Post-Race: Contemporary Black Writing
- Althea Prince (Author)
Being Black: Essays. Insomniac Press (purchase at Amazon.ca)
- Janet Gabler-Hover (Author)
Dreaming Black Writing White: The Hagar Myth in American Cultural History. University Press of Kentucky (purchase at Amazon.ca)
- Leo Driedger (Author) and Shiva S. Halli (Author)
Race and Racism: Canada's Challenge. McGill-Queen's University Press (purchase at Amazon.ca)
- Carmen Cáliz-Montoro (Author)
Writing from the Borderlands: A Study of Chicano, Afro-Caribbean and Native Literatures in North America. TSAR Publications (purchase at Amazon.ca)
Reviewed by Karina Vernon
After the publication of Against Race, Paul Gilroy’s bold discussion of political culture beyond the colour line, it has become difficult to read the products of black expressive culture or the products of black literary and political conversation without recalling his critique of the terms that have come to shape that conversation. He suggests that if the debate is to move forward, we must reconsider the usefulness of the idea of "race" itself, reminding us that the latter arose from the dubious nineteenth-century science of racial typology. This was the science that studied the various components of the body, its bones, skulls, hair, lips, noses, eyes, feet, genitals and other physical markers for tell-tale signs of "race." Today "race" as a category is becoming increasingly irrelevant, because the very idea of "race" has, as he puts it, "no ethically defensible place." Anti-racist thinking and action have been impeded by a tarnished vocabulary that continues to invoke "race" while at the same time destroying all possibility of moving beyond "race"-bound thinking. Gilroy calls for a new discourse of "planetary humanism" to "restore the dignity that race-thinking strips away." The four books under review, all of which were published in the same year as Gilroy’s Against Race, and all of which are concerned with diasporic blackness, offer a test of the viability and timeliness of Gilroy’s post-race thinking.
——
→ **REQUEST**
In the review, what does Gilroy remind readers the idea of "race" arose from? The data has no connection to the review.

→ **RECORDED INFORMATION**
——
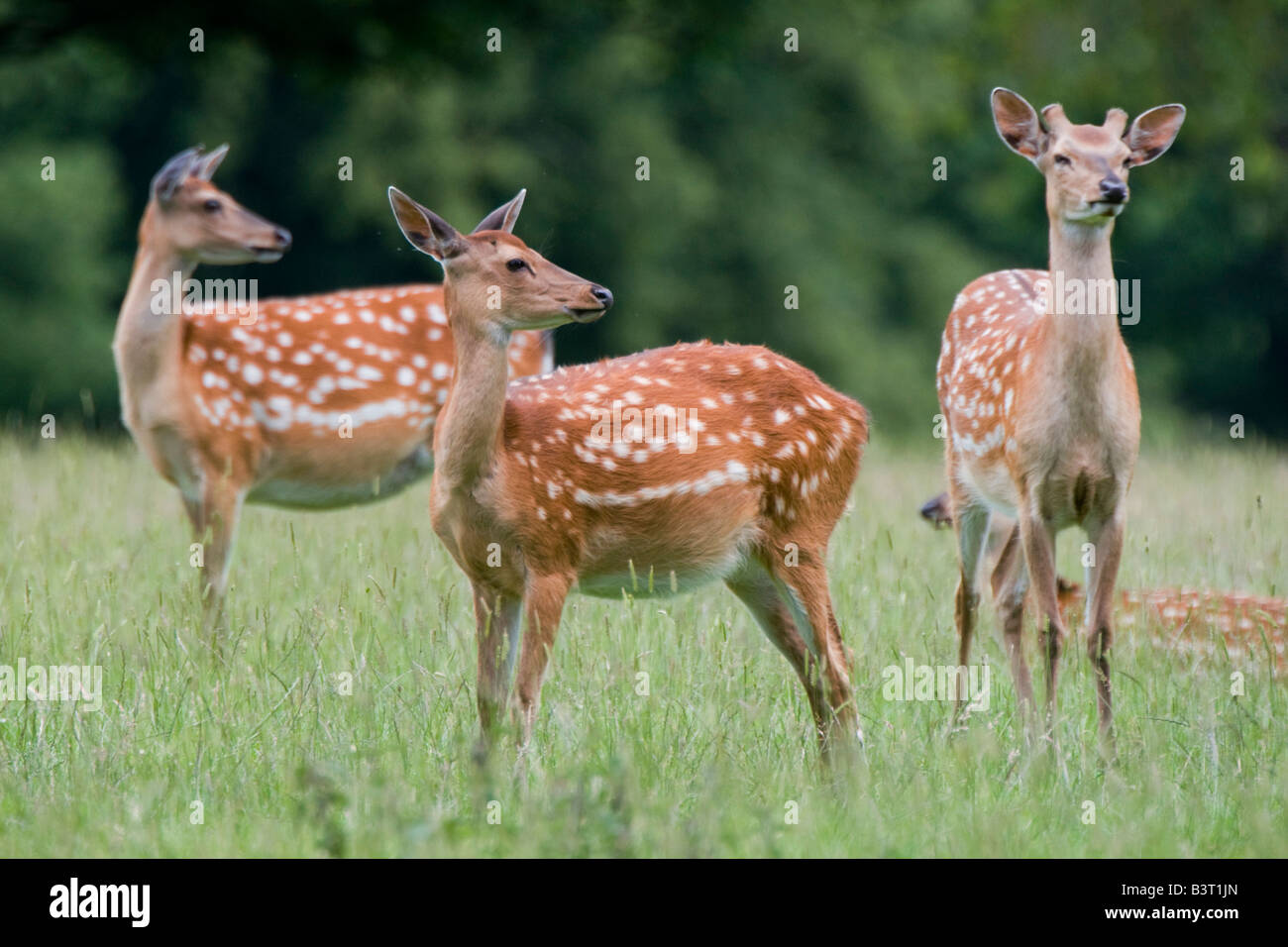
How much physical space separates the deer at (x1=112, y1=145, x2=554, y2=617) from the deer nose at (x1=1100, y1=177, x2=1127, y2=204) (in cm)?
——
→ **COMPLETE OUTPUT**
The dubious nineteenth-century science of racial typology.